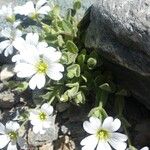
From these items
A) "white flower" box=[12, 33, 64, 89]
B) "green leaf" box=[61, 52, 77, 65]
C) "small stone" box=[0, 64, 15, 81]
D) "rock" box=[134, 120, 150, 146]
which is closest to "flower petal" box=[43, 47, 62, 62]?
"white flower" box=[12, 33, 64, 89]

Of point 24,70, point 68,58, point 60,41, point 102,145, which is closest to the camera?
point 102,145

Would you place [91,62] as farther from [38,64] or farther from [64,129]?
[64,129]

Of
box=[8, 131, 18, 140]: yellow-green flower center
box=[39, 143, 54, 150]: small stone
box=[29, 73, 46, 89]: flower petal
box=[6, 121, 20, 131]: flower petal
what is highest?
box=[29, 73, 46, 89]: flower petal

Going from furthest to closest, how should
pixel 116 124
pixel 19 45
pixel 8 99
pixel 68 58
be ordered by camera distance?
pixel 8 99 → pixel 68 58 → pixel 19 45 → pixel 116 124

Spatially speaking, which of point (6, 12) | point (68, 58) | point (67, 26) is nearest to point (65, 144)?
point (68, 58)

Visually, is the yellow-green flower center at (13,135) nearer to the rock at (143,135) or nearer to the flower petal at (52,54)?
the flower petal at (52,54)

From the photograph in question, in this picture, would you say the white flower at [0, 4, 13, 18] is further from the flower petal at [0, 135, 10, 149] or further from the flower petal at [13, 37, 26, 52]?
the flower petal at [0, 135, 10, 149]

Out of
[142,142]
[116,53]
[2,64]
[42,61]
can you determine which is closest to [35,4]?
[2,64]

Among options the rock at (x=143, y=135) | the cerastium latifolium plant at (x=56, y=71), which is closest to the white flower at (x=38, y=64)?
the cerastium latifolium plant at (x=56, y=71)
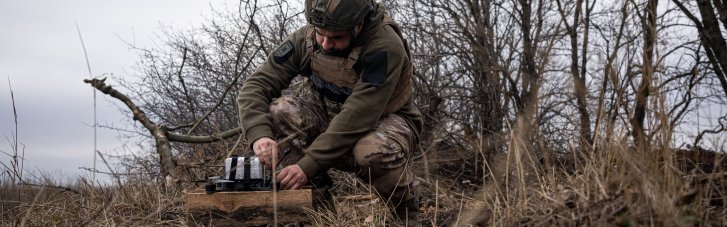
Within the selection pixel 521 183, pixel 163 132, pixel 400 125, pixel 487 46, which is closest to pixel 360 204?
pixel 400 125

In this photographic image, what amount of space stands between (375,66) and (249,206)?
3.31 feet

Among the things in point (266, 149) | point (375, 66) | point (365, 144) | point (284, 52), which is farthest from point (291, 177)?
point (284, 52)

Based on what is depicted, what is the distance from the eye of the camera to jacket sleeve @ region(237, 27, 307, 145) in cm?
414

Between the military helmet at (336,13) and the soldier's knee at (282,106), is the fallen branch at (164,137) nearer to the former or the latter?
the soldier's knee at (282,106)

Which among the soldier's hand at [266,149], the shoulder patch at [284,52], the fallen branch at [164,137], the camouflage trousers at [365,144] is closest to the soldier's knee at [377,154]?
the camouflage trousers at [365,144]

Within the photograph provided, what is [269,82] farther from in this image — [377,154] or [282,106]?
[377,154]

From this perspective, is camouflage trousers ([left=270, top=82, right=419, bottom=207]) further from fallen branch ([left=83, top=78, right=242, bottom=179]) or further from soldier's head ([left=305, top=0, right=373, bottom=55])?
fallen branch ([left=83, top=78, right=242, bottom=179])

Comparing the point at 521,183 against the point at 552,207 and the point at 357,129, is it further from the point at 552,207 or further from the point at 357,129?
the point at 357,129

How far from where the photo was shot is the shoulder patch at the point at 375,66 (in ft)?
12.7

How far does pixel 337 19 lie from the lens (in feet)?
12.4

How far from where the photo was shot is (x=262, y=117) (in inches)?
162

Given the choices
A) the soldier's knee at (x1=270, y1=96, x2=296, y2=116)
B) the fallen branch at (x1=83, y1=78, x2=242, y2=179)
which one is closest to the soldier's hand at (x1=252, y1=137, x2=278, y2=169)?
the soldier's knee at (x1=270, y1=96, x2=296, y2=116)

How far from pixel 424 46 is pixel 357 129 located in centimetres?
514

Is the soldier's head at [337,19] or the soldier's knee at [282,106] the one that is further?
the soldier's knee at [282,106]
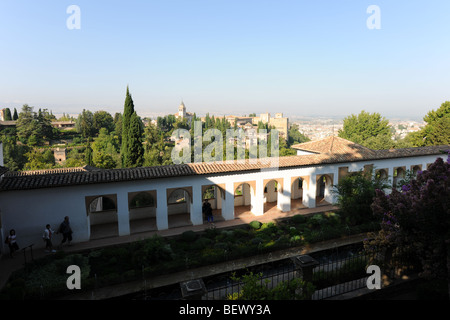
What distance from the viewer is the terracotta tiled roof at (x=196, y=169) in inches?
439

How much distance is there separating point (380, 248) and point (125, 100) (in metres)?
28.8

::::

- _DIRECTION_
Please reproduce all of the material above word for word, leaving out the pictures.

- _RESULT OF THE EXERCISE_
From these items
A) "white flower" box=[12, 33, 64, 89]
B) "green leaf" box=[61, 52, 77, 65]
C) "small stone" box=[0, 64, 15, 81]
D) "rock" box=[134, 120, 150, 146]
which is closest to "flower petal" box=[43, 47, 62, 62]?
"white flower" box=[12, 33, 64, 89]

Of point 24,70, point 68,58, point 60,41, point 102,145, which is closest to the camera?
point 102,145

Would you place [91,62] as farther from [38,64] or farther from [64,129]?
[64,129]

Of
box=[8, 131, 18, 140]: yellow-green flower center
box=[39, 143, 54, 150]: small stone
box=[29, 73, 46, 89]: flower petal
box=[6, 121, 20, 131]: flower petal
what is highest?
box=[29, 73, 46, 89]: flower petal

Going from furthest to closest, how should
pixel 116 124
pixel 19 45
pixel 8 99
pixel 68 58
be ordered by camera distance?
pixel 8 99 → pixel 68 58 → pixel 19 45 → pixel 116 124

Spatially speaking, which of point (6, 12) | point (68, 58) | point (67, 26) is nearest to point (65, 144)?
point (68, 58)

Visually, is the yellow-green flower center at (13,135) nearer to the rock at (143,135) or nearer to the flower petal at (52,54)?
the flower petal at (52,54)

From the photograph in question, in this picture, would you say the white flower at [0, 4, 13, 18] is further from the flower petal at [0, 135, 10, 149] or further from the flower petal at [13, 37, 26, 52]?
the flower petal at [0, 135, 10, 149]

Out of
[142,142]
[116,53]
[2,64]
[42,61]
can you determine which is closest to [35,4]?
[2,64]

Among options the rock at (x=143, y=135) | the cerastium latifolium plant at (x=56, y=71), which is closest to the white flower at (x=38, y=64)?
the cerastium latifolium plant at (x=56, y=71)
Within the selection pixel 521 183, pixel 163 132, pixel 400 125, pixel 487 46, which is closest to pixel 360 204?
pixel 400 125

In this photographic image, what amount of space stands between (375,66) and (249,206)?
3.31 feet

Among the things in point (266, 149) | point (375, 66) | point (365, 144) | point (284, 52), which is farthest from point (291, 177)?
point (284, 52)

Based on what is depicted, what is the distance from the eye of the camera to jacket sleeve @ region(237, 27, 307, 145) in cm?
414

Between the military helmet at (336,13) and the soldier's knee at (282,106), is the fallen branch at (164,137) nearer to the former or the latter?
the soldier's knee at (282,106)

Which among the soldier's hand at [266,149], the shoulder patch at [284,52], the fallen branch at [164,137], the camouflage trousers at [365,144] is closest to the soldier's knee at [377,154]?
the camouflage trousers at [365,144]

Within the photograph provided, what is [269,82] farther from in this image — [377,154] or [282,106]?
[377,154]

From this perspective, is camouflage trousers ([left=270, top=82, right=419, bottom=207]) further from fallen branch ([left=83, top=78, right=242, bottom=179]) or further from soldier's head ([left=305, top=0, right=373, bottom=55])?
fallen branch ([left=83, top=78, right=242, bottom=179])

Comparing the point at 521,183 against the point at 552,207 and the point at 357,129, is it further from the point at 552,207 or further from the point at 357,129?
the point at 357,129

How far from where the photo was shot is the shoulder patch at the point at 375,66 (in ft)?
12.7

How far does pixel 337 19 lie from the lens (in feet)?
12.4

How far from where the photo was shot is (x=262, y=117) (in inches)?
162

Given the choices
A) the soldier's knee at (x1=270, y1=96, x2=296, y2=116)
B) the fallen branch at (x1=83, y1=78, x2=242, y2=179)
which one is closest to the soldier's hand at (x1=252, y1=137, x2=278, y2=169)?
the soldier's knee at (x1=270, y1=96, x2=296, y2=116)

How far from pixel 424 46 is pixel 357 129 located in centimetres?
514

Is the soldier's head at [337,19] or the soldier's knee at [282,106] the one that is further?
the soldier's knee at [282,106]
What distance from the viewer is the terracotta tiled roof at (x=196, y=169) in inches?
439

How much distance is there separating point (380, 248) and point (125, 100) (in metres)?
28.8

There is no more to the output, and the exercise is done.